Should investors be wary of Hyperloop?
The idea of a Hyperloop system is quite captivating: super-fast transport which is based on vacuum tubes and little capsules which can theoretically contain people or cargo. Unlike most new transport innovations, Hyperloop is a completely new idea rather than an improvement on an existing system, and perception of it being clean and out of the way has got people very excited.
The idea originally came from Elon Musk, but the Tesla and SpaceX boss didn’t have the time to pursue it himself so opened it up for teams of engineers and inventors to push the concept on. Many have been involved in different Hyperloop systems since, and whispers of the imminence of a completed line have been constantly cropping up for years. Indeed, it seems that the main virtue of Hyperloop so far has been its ability to generate press.
The latest to get involved in the scheme is Richard Branson, who announced last week that the Virgin investment group has taken a large stake in Hyperloop One, perhaps the most advanced of the many Hyperloop hopefuls out there. The goal for Hyperloop One is for its magnetic levitation electric propulsion system to propel the pods up to speeds of 650mph, though the technology is still a very long way from being viable.
The investment from Virgin is interesting because the company has a history of getting involved with high speed transport, and also into brand new technology such as its glorified space taxi service Virgin Galactic which aims to take rich people into the lower earth atmosphere in exchange for a lot of money.

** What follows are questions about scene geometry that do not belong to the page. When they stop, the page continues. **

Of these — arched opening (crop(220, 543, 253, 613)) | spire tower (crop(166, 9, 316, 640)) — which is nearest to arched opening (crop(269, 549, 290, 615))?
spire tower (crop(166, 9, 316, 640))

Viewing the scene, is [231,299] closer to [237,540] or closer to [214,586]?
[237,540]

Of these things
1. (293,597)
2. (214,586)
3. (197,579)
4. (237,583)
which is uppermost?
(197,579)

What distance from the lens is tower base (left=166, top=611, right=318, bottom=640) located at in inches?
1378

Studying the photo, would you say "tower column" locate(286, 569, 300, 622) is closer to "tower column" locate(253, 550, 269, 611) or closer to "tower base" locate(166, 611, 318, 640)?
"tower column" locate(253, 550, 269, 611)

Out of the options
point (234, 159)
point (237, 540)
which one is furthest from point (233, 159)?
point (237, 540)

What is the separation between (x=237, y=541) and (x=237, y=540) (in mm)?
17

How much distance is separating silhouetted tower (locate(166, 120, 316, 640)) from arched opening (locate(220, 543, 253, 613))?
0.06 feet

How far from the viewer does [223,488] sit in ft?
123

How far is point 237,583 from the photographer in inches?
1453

The Virgin brand brings lots of money and experience to the table and it can be hoped that this will help Hyperloop become something a bit more real. In addition, Branson can potentially bring the sort of leadership which has been sadly lacking so far.
However, there are many issues which are likely to crop up in the future which look from a distance to be almost insurmountable barriers to Hyperloop ever becoming widespread. The major problem so far is that the system will need vast tracts of flat land, and there is still no real consensus over where it would potentially go. Would it be suspended by pylons or put in tunnels underground? Both methods are unproven and extremely expensive.
That is on top of all the human problems such as safety, design, regulations and demand. None of these have so far been even approached in a meaningful way, but they will need to be dealt with way ahead of time.
Fundamentally, investing in Hyperloop at this early stage is almost certainly folly. Richard Branson himself is in a good position to see how these brand new transport systems can end up costly and overrun – Virgin Galactic is a good decade behind schedule and there is little light at the end of the tunnel there. The smart bet is that Hyperloop will go through the same painful process, and the idea that the world will be criss-crossed by Hyperloops in the future is something which remains firmly in the realm of science fiction.
Caution is advised. This is certainly one of those cases where you should not believe the hype created by superstar billionaires.